Senmaizuke

2023.02.23 | Kiszonki i marynaty

W kuchni japońskiej występuje wiele marynowanych warzyw, które są integralną częścią klasycznego japońskiego posiłku. Jedno z nich to senmaizuke.

Przepis

Proporcje są na 1 kg rzodkwi, ale oczywiście należy je dostosować do masy warzywa.

  • 1 kg białej rzodkwi
  • 25 g soli
  • 60 g cukru
  • 50 g octu ryżowego
  • 20 g mirinu
  • ok 10 cm kawałek kombu
  • 2 suszone papryczki chili

Rzodkiew obrać i pokroić na plastry grubośco 2-3 mm. Zasypać przygotowaną solą, dbając o to, by każdy plasterek miał z nią kontakt. Ułożyć plasterki w szczelnie zamykanym pojemniku i umieścić w lodówce na 2 dni.

Odsączyć wodę z rzodkwi. Zalewę przygotować mieszając cukier z octem i mirinem, mieszając do rozpuszczenia. Następnie drobno wkroić do niej za pomocą nożyczek papryczkę i wodorosty kombu. Układać plastry rzodkwi warstwami, nakładając między każdą warstwę nieco marynaty. Zamknąć szczelnie i ponownie umieścić w lodówce na dwa dni.

Dodatkowe informacje

Danie to nosi nazwę daikon no senmaizuke, czyli senmaizuke z białej rzodkwi. Jej bardziej tradycyjnym wariantem jest kabu no senmaizuke, przygotowywane w ten sam sposób, zastępując jednak rzodkiew japońską odmianą białej rzepy.

Przygotowywałem warianty senmaizuke z użyciem czarnej rzodkwi i kalarepy. Czarna rzodkiew ma mocny smak, który moim zdaniem nie współgra z marynatą tak dobrze jak biała. Kalarepa natomiast jest łagodna i dobrze się odnajduje w tym daniu.

Transkrypcja filmu

Chyba najwyższy czas, bym pokazał przepis z Azji Wschodniej. Konkretnie, z Japonii. Oto mój sposób na senmaizuke, a dokładniej jego wariant zwany daikon no senmaizuke. Pełny przepis i nieco dodatkowych informacji można znaleźć na blogu.

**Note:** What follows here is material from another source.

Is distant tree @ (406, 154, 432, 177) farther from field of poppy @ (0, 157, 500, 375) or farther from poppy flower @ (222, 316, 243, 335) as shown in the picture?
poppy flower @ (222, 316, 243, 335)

Obieram białą rzodkiew. Następnie kroję ją w plasterki o grubości 2-3 mm i umieszczam je w misce. Zanim zamarynuję rzodkiew, muszę ją zasolić. Wsypuję sól do miski i wcieram ją w rzodkiew, tak, by wszystkie plasterki miały z nią kontakt. Sód w soli tworzy ciśnienie osmotycznie wysysające wodę z komórek rzodkwi. Gdy skończę, układam plastry warstwami w pojemniku. Wstawię je do lodówki na dwa dni zanim będę kontynuował przygotowanie.

Tak wygląda zasolona rzodkiew. Poza kamerą przygotowałem też nietradycyjną wersję tego dania używając kalarepy.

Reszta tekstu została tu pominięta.